An Egyptian TikToker living in Saudi Arabia was arrested this week by capital police in Riyadh, who claimed she made sexually suggestive comments to another woman in a live video and accused her of negatively affecting public morality.
Saudi Arabian security officials took to Twitter Monday to announce the arrest of Tala Safwan, who has nearly five million followers on TikTok and 866,000 subscribers on YouTube. Although they did not name Safwan in their post, they included a blurred-out screenshot of her TikTok livestream with another Saudi resident, a woman. A recording of the live video spread widely in Saudi Arabia in recent days, prompting fury as well as the hashtag “Tala offends society,” according to English language media outlet Egyptian Streets.
“The Riyadh police arrested a resident who appeared in a broadcast talking to another with sexual content and suggestion that would prejudice public morals,” the kingdom’s Interior Ministry tweeted, according to an automated translation of their post.
Egyptian Streets pointed out that many users on Twitter celebrated Safwan’s arrest. LGBT sexual activity, as well as the gender expression of trans individuals, is criminalized in Saudi Arabia and can be punished with the death penalty. The Human Dignity Trust, an organization that works to challenge laws that discriminate against LGBT people worldwide, explains that same-sex sexual activity is prohibited under Sharia law and that Saudi Arabia operates with “an uncodified criminal code based upon Sharia principles.”
In the video, which is in Arabic, Safwan tells another woman to come to her house in Riyadh, Egyptian Streets stated.

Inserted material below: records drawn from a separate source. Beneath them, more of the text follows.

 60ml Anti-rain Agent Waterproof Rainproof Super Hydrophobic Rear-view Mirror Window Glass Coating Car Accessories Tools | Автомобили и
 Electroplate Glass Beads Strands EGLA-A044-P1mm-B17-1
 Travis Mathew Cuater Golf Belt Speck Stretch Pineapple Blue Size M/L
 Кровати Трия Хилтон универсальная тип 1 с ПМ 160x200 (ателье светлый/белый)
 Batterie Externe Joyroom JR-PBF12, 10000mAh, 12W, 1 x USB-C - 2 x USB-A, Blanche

The TikToker reportedly said that “everyone will be asleep” at home and that “no one will hear her scream.” The BBC reports that Safwan responded to the online indignation and said that she’d been misunderstood, claiming that the clip had been taken out of context to cause a scandal.
Gizmodo reached out to TikTok for comment on Safwan’s arrest but did not receive a response by the time of publication.

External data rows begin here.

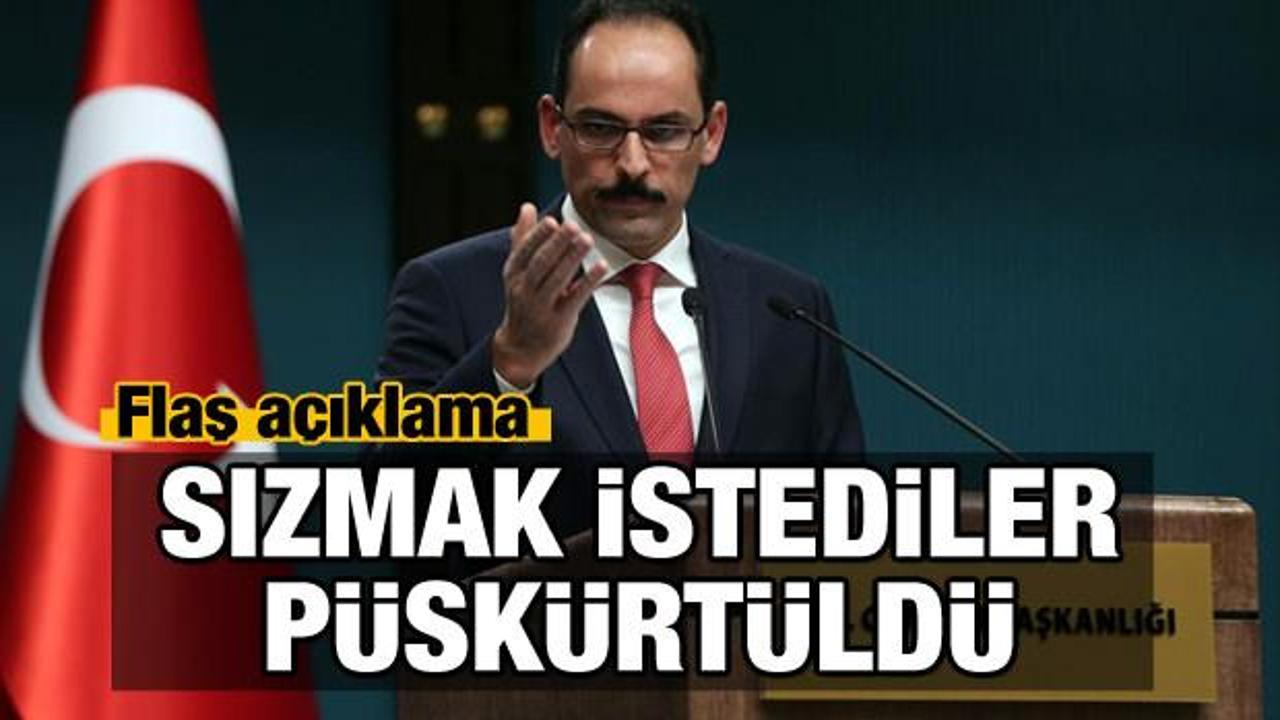 Cumhurbaşkanlığı'ndan önemli açıklamalar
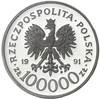 Polska 100 000 Złotych 1991 - Żołnierz Polski na Frontach II Wojny Światowej - MJR Hubal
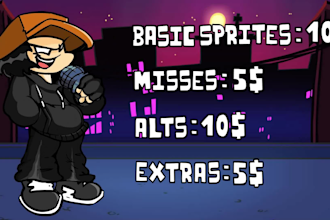 make you fnf animated sprites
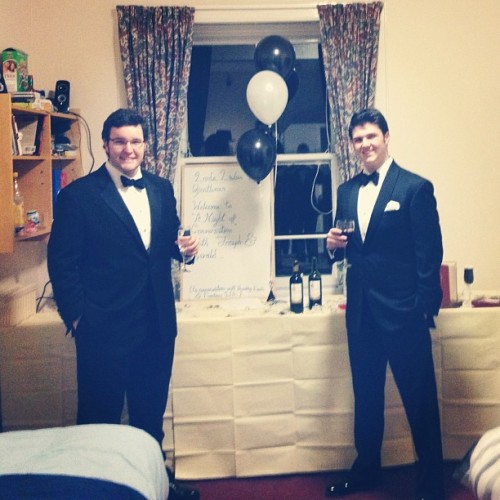 #tbt The Inaugural Night of Conversation with Joseph and Gerald! #Macintosh #StAndrews #FirstYear #F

It’s unclear what consequences Safwan will face or whether she will be able to fight the allegations in court. Human Dignity Trust states that there is substantial evidence that the laws criminalizing LGBT activity have been enforced over the years. However, the organization found that it is difficult to provide accurate estimates on the number of arrests, prosecutions, and executions of LGBT and trans individuals because of the secretive nature of Saudi Arabian law enforcement.
In 2020, the kingdom arrested and deported a Yemeni blogger for “promoting homosexuality online” and “imitating women.” The blogger, Mohamad al-Bokari, had posted a video advocating for equal rights for LGBT individuals. Meanwhile, in 2018, police arrested young men who they claim appeared in a “gay wedding scene” on video, although it is not known whether they were prosecuted.